• [Teks Bacaan]
Bondowoso (beritajatim.com) – Kepala desa di Kabupaten Bondowoso bakal menghadapi aturan lebih ketat dalam memberhentikan perangkat desanya. Langkah ini diambil menyusul beberapa kasus kontroversial terkait pemecatan perangkat desa oleh kepala desa terpilih setelah Pemilihan Kepala Desa (Pilkades).
Sejumlah oknum kepala desa yang memenangkan Pilkades diketahui melakukan “pembersihan” terhadap perangkat desa yang diduga tidak memberikan dukungan kepadanya. Mereka yang diberhentikan kemudian digantikan oleh pendukung sang kades terpilih.
Fenomena ini terjadi karena proses pengangkatan dan pemberhentian perangkat desa selama ini cukup mudah, hanya memerlukan rekomendasi dari camat.
Namun, pada tahun 2025, muncul wacana bahwa pengangkatan dan pemberhentian perangkat desa di Bondowoso harus mendapatkan rekomendasi dari Bupati terlebih dahulu.
“Itu agar tidak mudah dan seenaknya pemerintah desa memberhentikan perangkat,” kata Ketua DPRD Kabupaten Bondowoso, H. Ahmad Dhafir kepada beritajatim.com, ditulis Kamis (29/1/2025).
Menurutnya, kebijakan ini akan dibahas dalam Rancangan Peraturan Daerah (Raperda) tentang pemerintahan desa tahun 2025. Regulasi ini juga sejalan dengan aturan perundang-undangan yang lebih tinggi.

• [Tugas yang Diberikan a]
Salin ulang seluruh daftar di bawah ini baris demi baris tanpa mengubah apa pun. Gambarnya tidak perlu disertakan dalam jawaban.

• [Data Sumber]
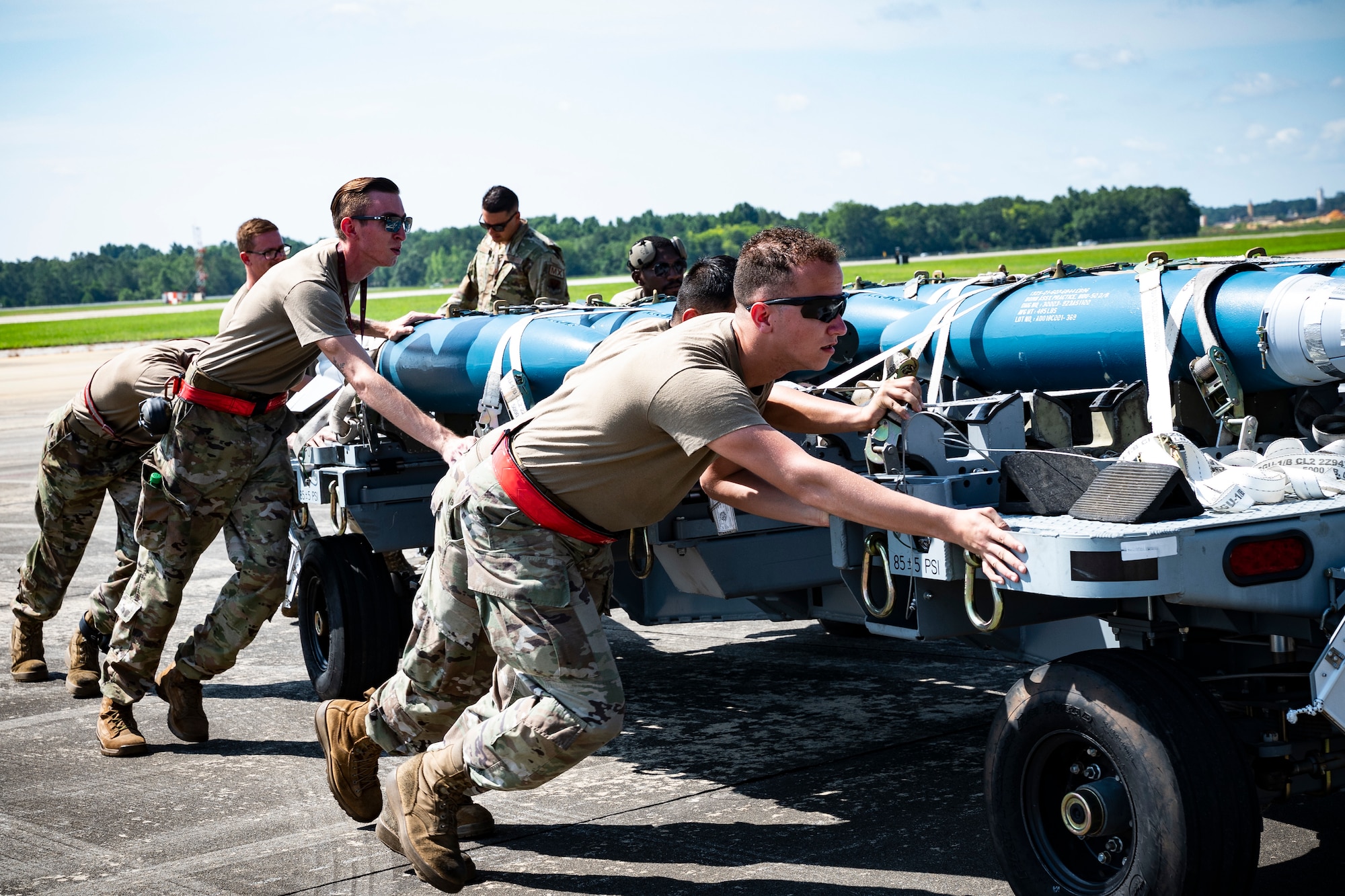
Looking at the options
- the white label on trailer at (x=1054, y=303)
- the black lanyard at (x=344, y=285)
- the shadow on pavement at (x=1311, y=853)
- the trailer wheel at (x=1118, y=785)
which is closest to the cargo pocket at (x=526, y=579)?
the trailer wheel at (x=1118, y=785)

• [Tugas yang Diberikan b]
Tuliskan bagian berikutnya dari berita di atas tentang aturan pemberhentian perangkat desa di Bondowoso, dimulai sesudah kalimat terakhirnya.

• [Jawaban Tugas a]
Looking at the options
- the white label on trailer at (x=1054, y=303)
- the black lanyard at (x=344, y=285)
- the shadow on pavement at (x=1311, y=853)
- the trailer wheel at (x=1118, y=785)
which is closest to the cargo pocket at (x=526, y=579)?
the trailer wheel at (x=1118, y=785)

• [Jawaban Tugas b]
“Di Raperda nanti juga direkomendasi Bupati. Itu sudah sesuai dengan undang-undang dan peraturan pemerintah. Sesuai regulasi,” tuturnya.
Legislator PKB ini menilai bahwa dengan adanya syarat wajib rekomendasi dari Bupati, maka proses pengangkatan dan pemberhentian perangkat desa tidak lagi dapat dilakukan secara sewenang-wenang.
“Targetnya, biar kepala desa tidak dengan seenaknya memberhentikan perangkat desa yang tidak mendukung. Karena pengalaman pasca Pilkades pasti terjadi seperti itu,” ujarnya.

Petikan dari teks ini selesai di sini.